→ **Stored data**
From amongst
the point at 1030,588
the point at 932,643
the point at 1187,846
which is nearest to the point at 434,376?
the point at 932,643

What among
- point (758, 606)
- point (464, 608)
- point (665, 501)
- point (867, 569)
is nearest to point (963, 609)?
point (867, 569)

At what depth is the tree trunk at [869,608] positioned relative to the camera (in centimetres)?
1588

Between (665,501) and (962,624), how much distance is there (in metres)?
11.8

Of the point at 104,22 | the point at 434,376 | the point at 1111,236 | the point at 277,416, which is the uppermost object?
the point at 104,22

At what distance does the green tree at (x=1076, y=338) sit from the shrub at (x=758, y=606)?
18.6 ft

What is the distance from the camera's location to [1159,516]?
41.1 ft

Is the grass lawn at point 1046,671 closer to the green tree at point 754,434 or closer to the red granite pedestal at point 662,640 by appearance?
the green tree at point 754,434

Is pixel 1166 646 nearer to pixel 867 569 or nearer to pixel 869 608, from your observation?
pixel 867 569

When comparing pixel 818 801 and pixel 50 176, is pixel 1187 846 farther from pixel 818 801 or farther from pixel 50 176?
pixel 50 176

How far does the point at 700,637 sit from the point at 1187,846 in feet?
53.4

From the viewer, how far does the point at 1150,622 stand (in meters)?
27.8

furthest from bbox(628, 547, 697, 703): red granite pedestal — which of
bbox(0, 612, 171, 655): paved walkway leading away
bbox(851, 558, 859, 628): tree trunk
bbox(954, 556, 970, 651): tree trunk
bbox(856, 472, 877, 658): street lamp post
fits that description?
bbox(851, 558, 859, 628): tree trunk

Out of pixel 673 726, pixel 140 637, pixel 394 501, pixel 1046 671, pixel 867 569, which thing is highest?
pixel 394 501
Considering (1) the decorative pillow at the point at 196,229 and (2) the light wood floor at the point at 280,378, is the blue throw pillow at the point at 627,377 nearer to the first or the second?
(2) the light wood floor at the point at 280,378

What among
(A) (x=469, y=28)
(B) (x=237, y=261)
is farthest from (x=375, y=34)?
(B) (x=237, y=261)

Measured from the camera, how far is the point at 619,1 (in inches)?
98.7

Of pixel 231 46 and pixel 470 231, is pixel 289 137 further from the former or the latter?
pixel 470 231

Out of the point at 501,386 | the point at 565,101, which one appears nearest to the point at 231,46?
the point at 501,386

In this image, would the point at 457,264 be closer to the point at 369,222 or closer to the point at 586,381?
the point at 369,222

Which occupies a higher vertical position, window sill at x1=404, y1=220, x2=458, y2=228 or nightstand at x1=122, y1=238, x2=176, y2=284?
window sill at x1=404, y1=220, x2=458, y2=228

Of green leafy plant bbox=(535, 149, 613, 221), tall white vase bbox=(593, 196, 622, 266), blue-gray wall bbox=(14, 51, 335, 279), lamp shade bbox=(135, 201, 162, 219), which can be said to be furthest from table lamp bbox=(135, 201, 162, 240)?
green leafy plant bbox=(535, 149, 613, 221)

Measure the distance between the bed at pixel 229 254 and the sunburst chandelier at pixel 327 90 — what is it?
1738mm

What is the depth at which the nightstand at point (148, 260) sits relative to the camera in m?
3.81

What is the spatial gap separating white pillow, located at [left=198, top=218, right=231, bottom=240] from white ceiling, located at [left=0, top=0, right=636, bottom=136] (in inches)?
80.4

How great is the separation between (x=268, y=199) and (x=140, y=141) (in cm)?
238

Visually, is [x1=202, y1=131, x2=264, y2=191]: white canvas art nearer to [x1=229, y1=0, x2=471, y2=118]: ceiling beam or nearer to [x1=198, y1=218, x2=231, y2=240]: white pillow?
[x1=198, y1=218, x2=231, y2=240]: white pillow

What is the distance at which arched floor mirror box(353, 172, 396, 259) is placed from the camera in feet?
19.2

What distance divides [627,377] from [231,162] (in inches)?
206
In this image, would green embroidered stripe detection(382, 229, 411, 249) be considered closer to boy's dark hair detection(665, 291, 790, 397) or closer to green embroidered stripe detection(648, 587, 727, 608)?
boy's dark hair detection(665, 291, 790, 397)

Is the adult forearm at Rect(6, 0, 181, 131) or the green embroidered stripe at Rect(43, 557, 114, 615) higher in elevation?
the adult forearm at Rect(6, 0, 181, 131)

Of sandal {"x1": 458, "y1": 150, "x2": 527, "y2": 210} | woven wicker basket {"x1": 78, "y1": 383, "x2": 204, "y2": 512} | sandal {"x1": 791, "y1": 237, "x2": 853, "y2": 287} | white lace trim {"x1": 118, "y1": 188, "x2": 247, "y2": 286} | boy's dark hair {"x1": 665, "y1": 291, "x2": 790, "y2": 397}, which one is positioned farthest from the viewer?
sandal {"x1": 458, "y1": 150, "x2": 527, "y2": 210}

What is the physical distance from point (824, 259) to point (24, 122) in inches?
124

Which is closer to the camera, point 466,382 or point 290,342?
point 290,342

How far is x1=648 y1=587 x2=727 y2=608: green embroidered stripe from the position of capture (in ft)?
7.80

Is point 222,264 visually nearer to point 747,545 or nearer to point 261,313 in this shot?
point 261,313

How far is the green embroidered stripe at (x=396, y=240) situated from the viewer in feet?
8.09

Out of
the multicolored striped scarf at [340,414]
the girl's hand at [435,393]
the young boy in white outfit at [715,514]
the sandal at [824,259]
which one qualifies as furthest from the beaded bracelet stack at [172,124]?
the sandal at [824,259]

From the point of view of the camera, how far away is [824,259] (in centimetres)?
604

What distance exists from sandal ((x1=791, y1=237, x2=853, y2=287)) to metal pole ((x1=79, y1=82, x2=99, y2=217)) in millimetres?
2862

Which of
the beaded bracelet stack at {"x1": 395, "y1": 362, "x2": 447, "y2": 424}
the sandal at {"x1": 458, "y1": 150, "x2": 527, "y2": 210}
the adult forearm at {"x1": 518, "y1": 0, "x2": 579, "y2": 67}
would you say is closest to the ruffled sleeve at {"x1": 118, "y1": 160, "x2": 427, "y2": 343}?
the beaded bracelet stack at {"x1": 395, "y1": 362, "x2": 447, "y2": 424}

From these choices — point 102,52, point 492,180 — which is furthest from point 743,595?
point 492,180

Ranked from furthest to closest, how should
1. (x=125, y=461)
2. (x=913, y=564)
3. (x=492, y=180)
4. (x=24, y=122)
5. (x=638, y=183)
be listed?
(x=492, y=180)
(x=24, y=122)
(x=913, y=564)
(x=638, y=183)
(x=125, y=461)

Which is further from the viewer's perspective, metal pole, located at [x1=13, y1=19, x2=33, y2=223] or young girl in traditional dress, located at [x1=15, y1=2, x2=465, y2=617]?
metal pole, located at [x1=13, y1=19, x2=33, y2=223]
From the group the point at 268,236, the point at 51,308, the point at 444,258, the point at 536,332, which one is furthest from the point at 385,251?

→ **Task details**
Repeat every entry exactly as written above.

→ **Result for this exercise**
From amongst
the point at 1030,588
the point at 932,643
the point at 1187,846
which is nearest to the point at 434,376?
the point at 932,643

What among
- point (758, 606)
- point (464, 608)
- point (665, 501)
- point (867, 569)
is nearest to point (963, 609)?
point (867, 569)

At what depth is the tree trunk at [869,608] positioned relative to the camera (in centimetres)?
1588

Between (665,501) and (962,624), how much distance is there (in metres)?
11.8

Of the point at 104,22 | the point at 434,376 | the point at 1111,236 | the point at 277,416, which is the uppermost object?
the point at 104,22

At what distance does the green tree at (x=1076, y=338) sit from the shrub at (x=758, y=606)?
18.6 ft

What is the distance from the camera's location to [1159,516]?
41.1 ft

Is the grass lawn at point 1046,671 closer to the green tree at point 754,434 or closer to the red granite pedestal at point 662,640 by appearance?
the green tree at point 754,434

Is pixel 1166 646 nearer to pixel 867 569 or nearer to pixel 869 608, from your observation?
pixel 867 569

When comparing pixel 818 801 and pixel 50 176, is pixel 1187 846 farther from pixel 818 801 or farther from pixel 50 176?
pixel 50 176

How far does the point at 700,637 sit from the point at 1187,846 in feet?
53.4

From the viewer, how far does the point at 1150,622 stand (in meters)?
27.8

furthest from bbox(628, 547, 697, 703): red granite pedestal — which of
bbox(0, 612, 171, 655): paved walkway leading away
bbox(851, 558, 859, 628): tree trunk
bbox(954, 556, 970, 651): tree trunk
bbox(856, 472, 877, 658): street lamp post
fits that description?
bbox(851, 558, 859, 628): tree trunk

Out of pixel 673 726, pixel 140 637, pixel 394 501, pixel 1046 671, pixel 867 569, which thing is highest?
pixel 394 501
Considering (1) the decorative pillow at the point at 196,229 and (2) the light wood floor at the point at 280,378, is the blue throw pillow at the point at 627,377 nearer to the first or the second?
(2) the light wood floor at the point at 280,378

What among
(A) (x=469, y=28)
(B) (x=237, y=261)
is farthest from (x=375, y=34)?
(B) (x=237, y=261)

Measured from the camera, how far is the point at 619,1 (in inches)?
98.7

Of pixel 231 46 and pixel 470 231, is pixel 289 137 further from the former or the latter?
pixel 470 231

Out of the point at 501,386 | the point at 565,101, which one appears nearest to the point at 231,46?
the point at 501,386

In this image, would the point at 457,264 be closer to the point at 369,222 or closer to the point at 586,381?
the point at 369,222

Which occupies a higher vertical position, window sill at x1=404, y1=220, x2=458, y2=228 or nightstand at x1=122, y1=238, x2=176, y2=284?
window sill at x1=404, y1=220, x2=458, y2=228

Of green leafy plant bbox=(535, 149, 613, 221), tall white vase bbox=(593, 196, 622, 266), blue-gray wall bbox=(14, 51, 335, 279), lamp shade bbox=(135, 201, 162, 219), which can be said to be furthest from table lamp bbox=(135, 201, 162, 240)?
green leafy plant bbox=(535, 149, 613, 221)

Measure the distance between the bed at pixel 229 254 and the sunburst chandelier at pixel 327 90 — what is it?
1738mm

What is the depth at which the nightstand at point (148, 260) sits relative to the camera in m?
3.81

What is the spatial gap separating white pillow, located at [left=198, top=218, right=231, bottom=240] from white ceiling, located at [left=0, top=0, right=636, bottom=136] (in inches)?
80.4

How great is the separation between (x=268, y=199) and (x=140, y=141) (in cm)?
238

Visually, is [x1=202, y1=131, x2=264, y2=191]: white canvas art nearer to [x1=229, y1=0, x2=471, y2=118]: ceiling beam or nearer to [x1=198, y1=218, x2=231, y2=240]: white pillow?
[x1=198, y1=218, x2=231, y2=240]: white pillow

What is the distance at which arched floor mirror box(353, 172, 396, 259) is placed from the camera in feet?
19.2

What distance divides [627,377] from [231,162] (in inches)?
206
In this image, would green embroidered stripe detection(382, 229, 411, 249) be considered closer to boy's dark hair detection(665, 291, 790, 397) or closer to green embroidered stripe detection(648, 587, 727, 608)?
boy's dark hair detection(665, 291, 790, 397)

Is the adult forearm at Rect(6, 0, 181, 131) or the green embroidered stripe at Rect(43, 557, 114, 615) higher in elevation?
the adult forearm at Rect(6, 0, 181, 131)

Of sandal {"x1": 458, "y1": 150, "x2": 527, "y2": 210} | woven wicker basket {"x1": 78, "y1": 383, "x2": 204, "y2": 512} | sandal {"x1": 791, "y1": 237, "x2": 853, "y2": 287} | white lace trim {"x1": 118, "y1": 188, "x2": 247, "y2": 286} | boy's dark hair {"x1": 665, "y1": 291, "x2": 790, "y2": 397}, which one is positioned farthest from the viewer?
sandal {"x1": 458, "y1": 150, "x2": 527, "y2": 210}

What is the physical distance from point (824, 259) to point (24, 122) in inches?
124

Which is closer to the camera, point 466,382 or point 290,342?
point 290,342

How far is x1=648 y1=587 x2=727 y2=608: green embroidered stripe from the position of capture (in ft)?
7.80

Is point 222,264 visually nearer to point 747,545 or nearer to point 261,313 in this shot?
point 261,313

How far is the green embroidered stripe at (x=396, y=240) situated from the viewer in feet?
8.09

Out of
the multicolored striped scarf at [340,414]
the girl's hand at [435,393]
the young boy in white outfit at [715,514]
the sandal at [824,259]
which one qualifies as furthest from the beaded bracelet stack at [172,124]?
the sandal at [824,259]

From the point of view of the camera, how far away is [824,259] (in centimetres)?
604

What distance exists from sandal ((x1=791, y1=237, x2=853, y2=287)) to metal pole ((x1=79, y1=82, x2=99, y2=217)) in millimetres?
2862

Which of
the beaded bracelet stack at {"x1": 395, "y1": 362, "x2": 447, "y2": 424}
the sandal at {"x1": 458, "y1": 150, "x2": 527, "y2": 210}
the adult forearm at {"x1": 518, "y1": 0, "x2": 579, "y2": 67}
would you say is closest to the ruffled sleeve at {"x1": 118, "y1": 160, "x2": 427, "y2": 343}?
the beaded bracelet stack at {"x1": 395, "y1": 362, "x2": 447, "y2": 424}

From these choices — point 102,52, point 492,180 — which is furthest from point 743,595?
point 492,180

Ranked from furthest to closest, how should
1. (x=125, y=461)
2. (x=913, y=564)
3. (x=492, y=180)
4. (x=24, y=122)
5. (x=638, y=183)
be listed?
(x=492, y=180)
(x=24, y=122)
(x=913, y=564)
(x=638, y=183)
(x=125, y=461)

Which is further from the viewer's perspective, metal pole, located at [x1=13, y1=19, x2=33, y2=223] or young girl in traditional dress, located at [x1=15, y1=2, x2=465, y2=617]?
metal pole, located at [x1=13, y1=19, x2=33, y2=223]
From the group the point at 268,236, the point at 51,308, the point at 444,258, the point at 536,332, which one is furthest from the point at 385,251?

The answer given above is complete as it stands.